__Material supplied__:
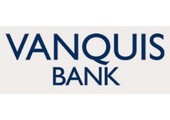 Vanquis Bank Ltd coupons or promo codes at vanquis.co.uk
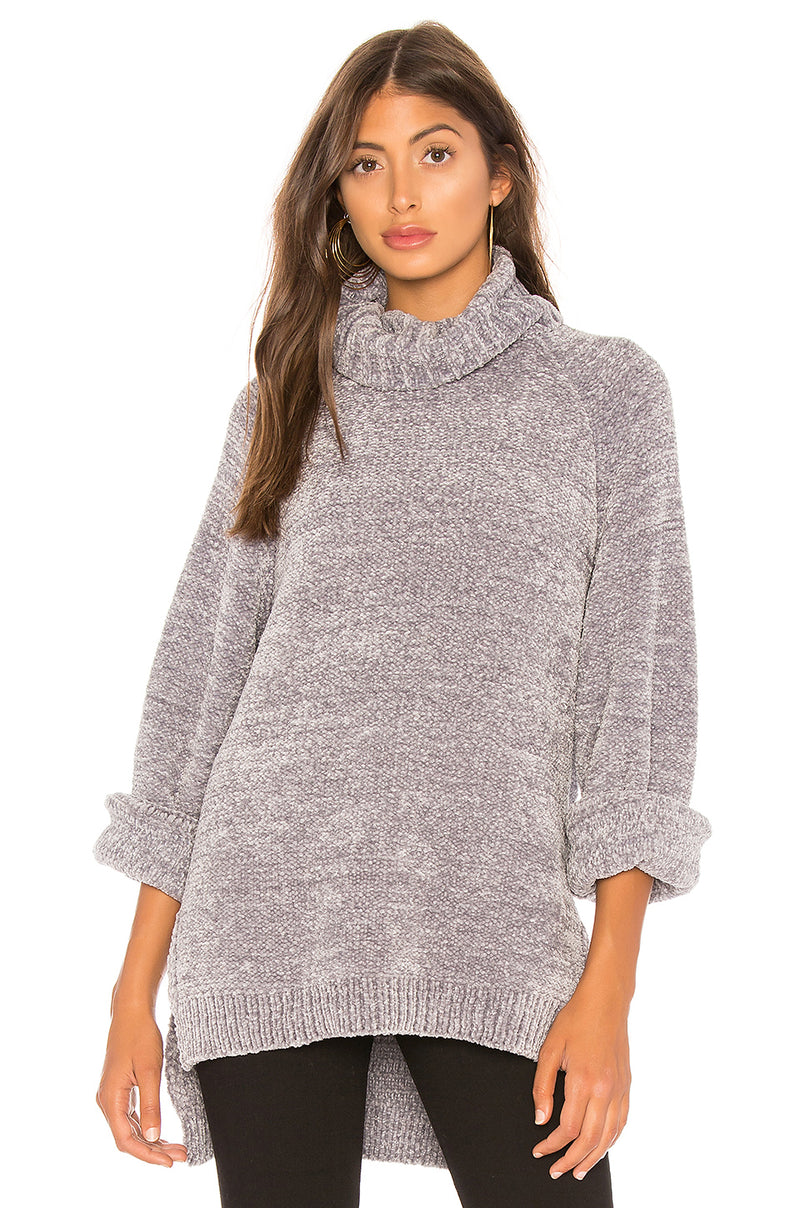 Payson Chenille Sweater
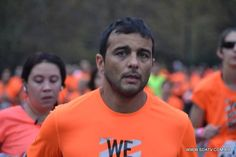 We Run, Running, Fictional Characters, Buenos Aires, Events, Sports, Pictures, Keep Running, Why I Run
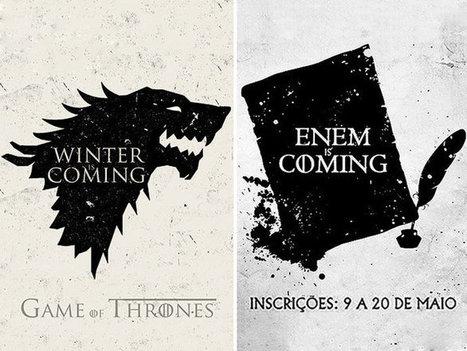 Enem 2016: MEC recorre a 'Game of Thrones' para divulgar inscrições   TecnologoDS Magazine   Scoop.it
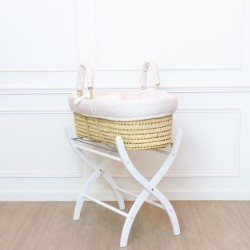Beige palm bassinet - Bébé - by Cocon d'Amour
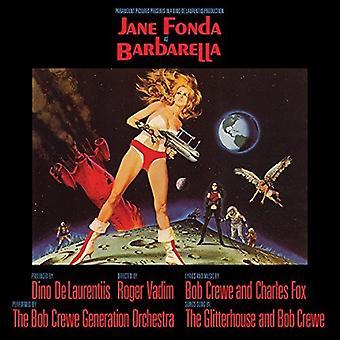 Fox, Charles / Crewe, Bob - Barbarella / import USA O.S.T. [CD]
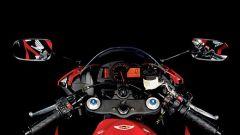 Honda CBR 600 RR '07 - Immagine: 31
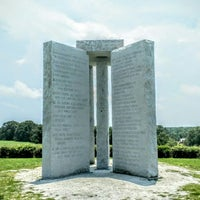 Photo taken at Georgia Guidestones by Philip L. on 6/9/2015
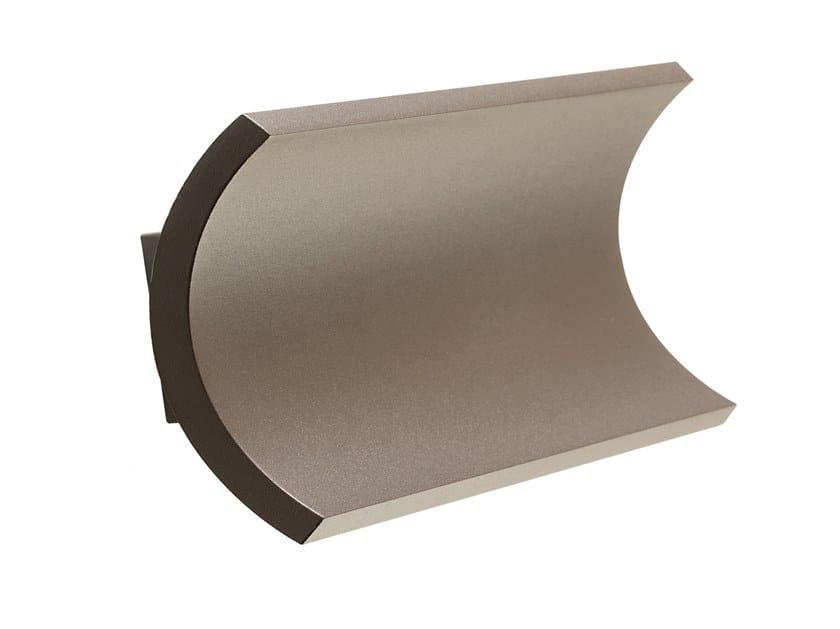 LED die cast aluminium Outdoor wall Lamp TESLA 6W+6W by SOVIL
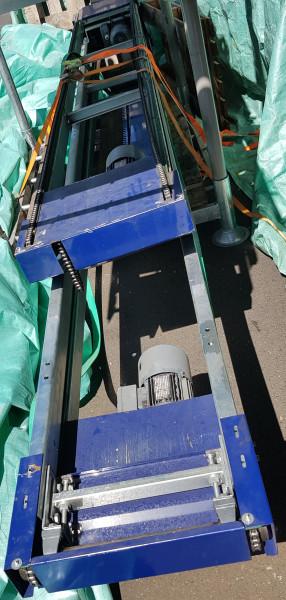 VHS chain conveyors 4340-480-410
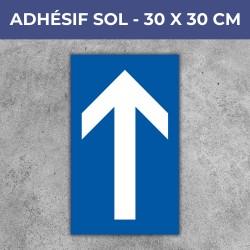 Adhésif spécial sol - SOL10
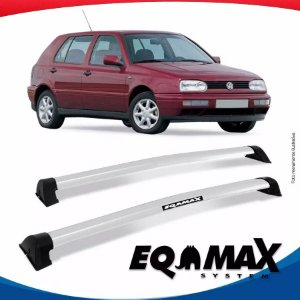 Rack Wave Teto Eqmax VW Golf G3 4 Portas 94/98 Prata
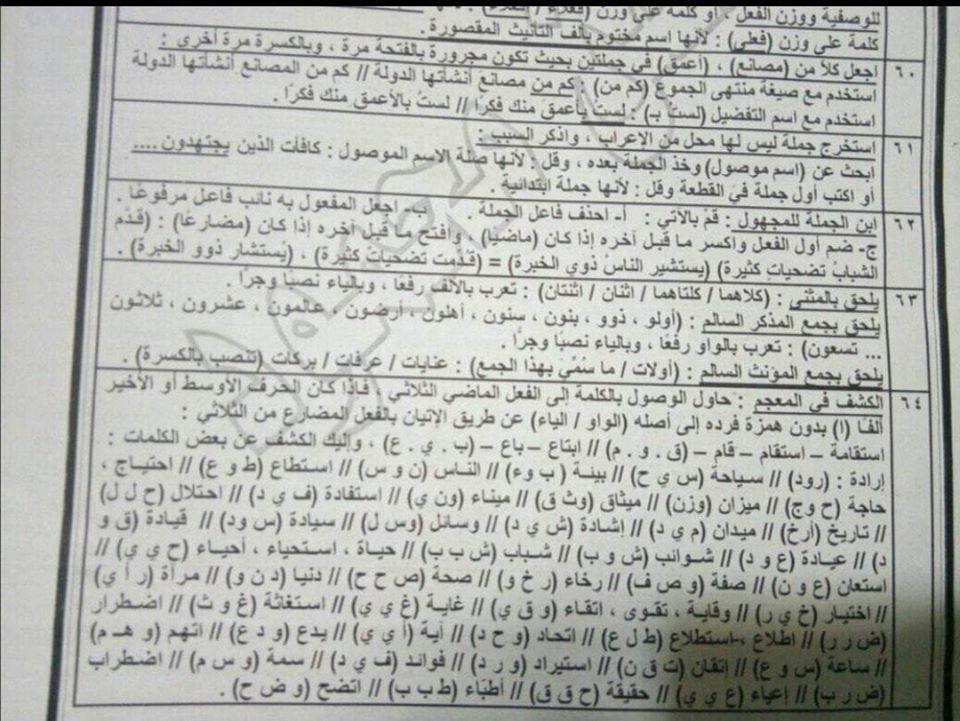 أقوى مراجعات اللغة العربية للصف الثالث الثانوي 64
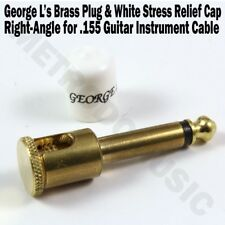 George L's BRASS RIGHT-ANGLE Plug & WHITE STRESS JACKET for .155 Cable Kits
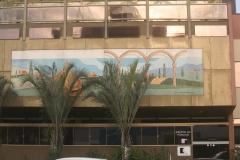 Ibis-Florianópolis3
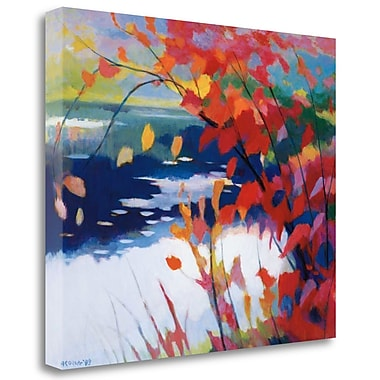 Tangletown Fine Art 'Afternoon Calm' Graphic Art Print on Wrapped Canvas; 21'' H x 26'' W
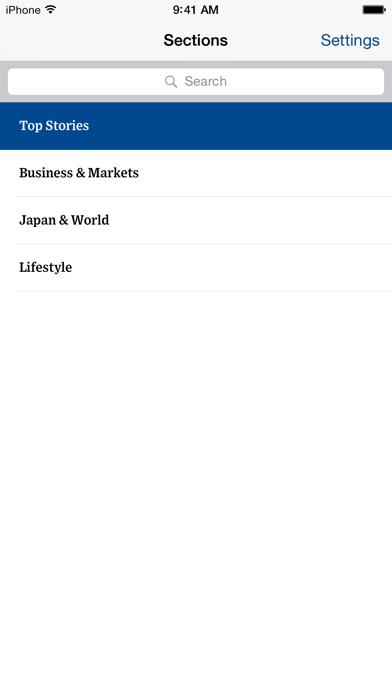 The Wall Street Journal. ScreenShot4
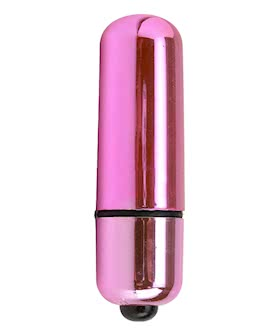 Pleasure Bulletz Pink Bullet vibe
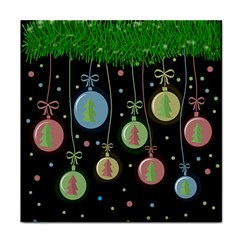 Christmas balls - pastel Face Towel
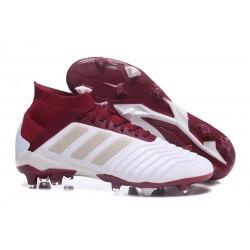 Tacchetti da Calcio Adidas Predator 18.1 FG Bianco Rosso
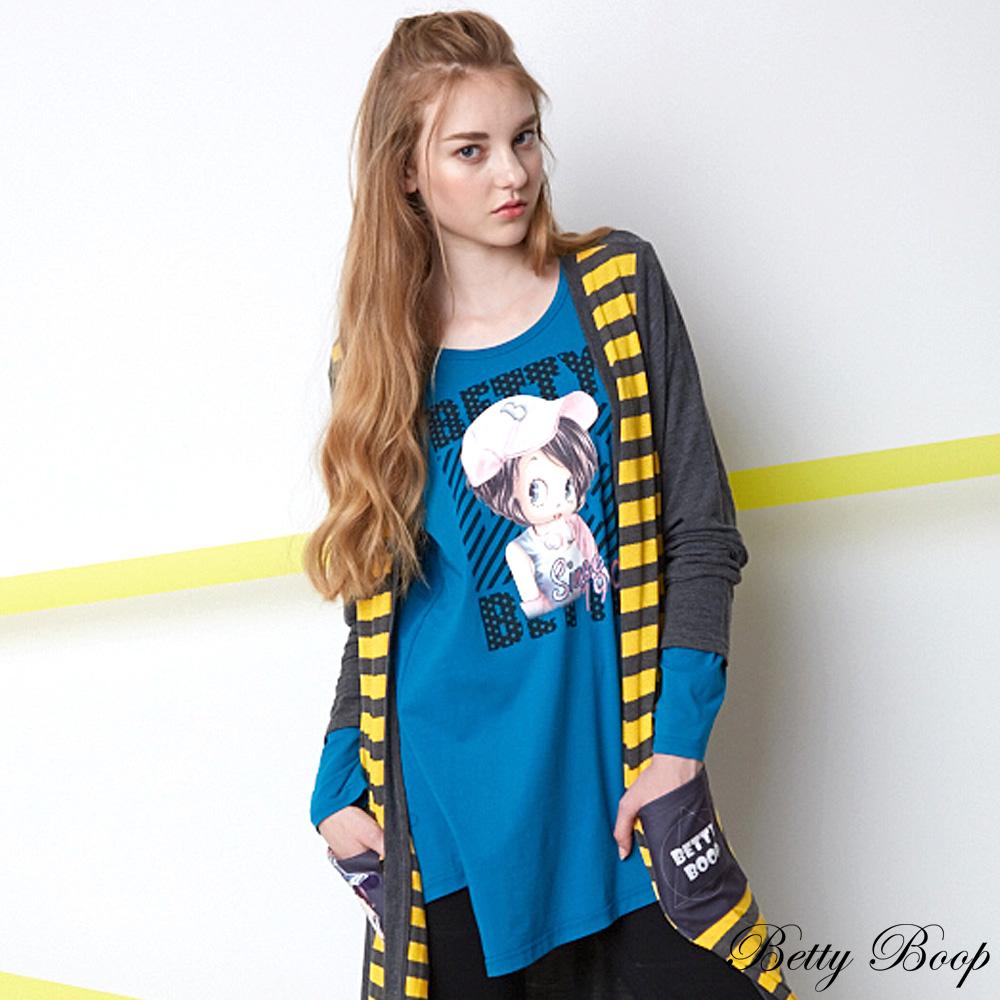 Betty Boop 彩圖不規則剪裁襬傘狀長版上衣(共二色)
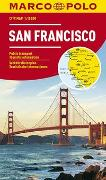 Cover-Bild zu MARCO POLO Cityplan San Francisco 1:15 000. 1:15'000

__What you are asked to do__: Repeat all the material above exactly, apart from the pictures.

__Task response__:
 Vanquis Bank Ltd coupons or promo codes at vanquis.co.uk
 Payson Chenille Sweater
 We Run, Running, Fictional Characters, Buenos Aires, Events, Sports, Pictures, Keep Running, Why I Run
 Enem 2016: MEC recorre a 'Game of Thrones' para divulgar inscrições   TecnologoDS Magazine   Scoop.it
Beige palm bassinet - Bébé - by Cocon d'Amour
 Fox, Charles / Crewe, Bob - Barbarella / import USA O.S.T. [CD]
 Honda CBR 600 RR '07 - Immagine: 31
 Photo taken at Georgia Guidestones by Philip L. on 6/9/2015
 LED die cast aluminium Outdoor wall Lamp TESLA 6W+6W by SOVIL
 VHS chain conveyors 4340-480-410
 Adhésif spécial sol - SOL10
 Rack Wave Teto Eqmax VW Golf G3 4 Portas 94/98 Prata
 أقوى مراجعات اللغة العربية للصف الثالث الثانوي 64
 George L's BRASS RIGHT-ANGLE Plug & WHITE STRESS JACKET for .155 Cable Kits
 Ibis-Florianópolis3
 Tangletown Fine Art 'Afternoon Calm' Graphic Art Print on Wrapped Canvas; 21'' H x 26'' W
 The Wall Street Journal. ScreenShot4
 Pleasure Bulletz Pink Bullet vibe
 Christmas balls - pastel Face Towel
 Tacchetti da Calcio Adidas Predator 18.1 FG Bianco Rosso
 Betty Boop 彩圖不規則剪裁襬傘狀長版上衣(共二色)
 Cover-Bild zu MARCO POLO Cityplan San Francisco 1:15 000. 1:15'000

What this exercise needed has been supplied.